[Stored dataset items]
--*--

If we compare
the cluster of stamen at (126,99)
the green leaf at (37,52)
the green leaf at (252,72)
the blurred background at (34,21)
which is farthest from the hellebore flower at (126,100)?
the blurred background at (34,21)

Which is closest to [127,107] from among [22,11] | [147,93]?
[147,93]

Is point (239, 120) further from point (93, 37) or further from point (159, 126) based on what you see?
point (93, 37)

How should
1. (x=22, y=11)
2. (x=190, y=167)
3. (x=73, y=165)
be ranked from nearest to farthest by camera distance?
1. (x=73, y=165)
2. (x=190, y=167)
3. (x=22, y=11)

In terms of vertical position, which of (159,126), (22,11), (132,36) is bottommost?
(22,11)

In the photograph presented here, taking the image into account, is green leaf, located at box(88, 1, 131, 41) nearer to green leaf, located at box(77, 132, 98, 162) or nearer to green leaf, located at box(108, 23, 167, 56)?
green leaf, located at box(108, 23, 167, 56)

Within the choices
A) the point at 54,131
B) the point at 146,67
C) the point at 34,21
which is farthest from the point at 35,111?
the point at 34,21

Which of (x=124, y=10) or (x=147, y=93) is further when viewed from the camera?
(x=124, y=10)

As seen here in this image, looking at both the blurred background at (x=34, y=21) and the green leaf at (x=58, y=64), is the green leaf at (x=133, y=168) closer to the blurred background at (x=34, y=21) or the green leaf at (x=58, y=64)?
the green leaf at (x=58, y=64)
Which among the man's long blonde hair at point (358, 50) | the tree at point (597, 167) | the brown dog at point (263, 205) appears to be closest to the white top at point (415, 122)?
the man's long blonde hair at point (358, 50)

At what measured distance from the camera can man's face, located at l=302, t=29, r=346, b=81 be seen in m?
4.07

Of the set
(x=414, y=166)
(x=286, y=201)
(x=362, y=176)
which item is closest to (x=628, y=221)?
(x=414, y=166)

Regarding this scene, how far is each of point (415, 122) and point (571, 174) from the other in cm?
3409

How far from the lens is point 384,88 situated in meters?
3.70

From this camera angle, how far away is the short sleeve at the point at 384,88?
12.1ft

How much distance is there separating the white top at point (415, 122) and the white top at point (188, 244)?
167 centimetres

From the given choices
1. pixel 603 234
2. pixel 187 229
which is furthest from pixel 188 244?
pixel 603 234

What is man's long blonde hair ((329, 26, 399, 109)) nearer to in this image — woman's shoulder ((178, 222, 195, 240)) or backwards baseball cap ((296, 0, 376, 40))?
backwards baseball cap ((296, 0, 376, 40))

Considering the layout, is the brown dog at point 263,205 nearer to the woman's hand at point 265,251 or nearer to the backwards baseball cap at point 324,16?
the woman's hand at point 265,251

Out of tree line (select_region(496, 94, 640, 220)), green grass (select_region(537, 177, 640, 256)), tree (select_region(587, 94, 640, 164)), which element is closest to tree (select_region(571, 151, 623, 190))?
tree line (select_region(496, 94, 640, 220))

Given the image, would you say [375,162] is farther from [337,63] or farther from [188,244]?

--*--

▶ [WRITTEN INSTRUCTION]: Arrange the lines of the items from the line containing "How far from" through the line containing "167 centimetres", inclusive, as a Markdown table with the columns "Row" and "Line", omitting blank lines.

▶ [ANSWER TO THIS EXERCISE]:
| Row | Line |
|---|---|
| 1 | How far from the lens is point 384,88 situated in meters? |
| 2 | 3.70 |
| 3 | From this camera angle, how far away is the short sleeve at the point at 384,88? |
| 4 | 12.1ft |
| 5 | How much distance is there separating the white top at point (415, 122) and the white top at point (188, 244)? |
| 6 | 167 centimetres |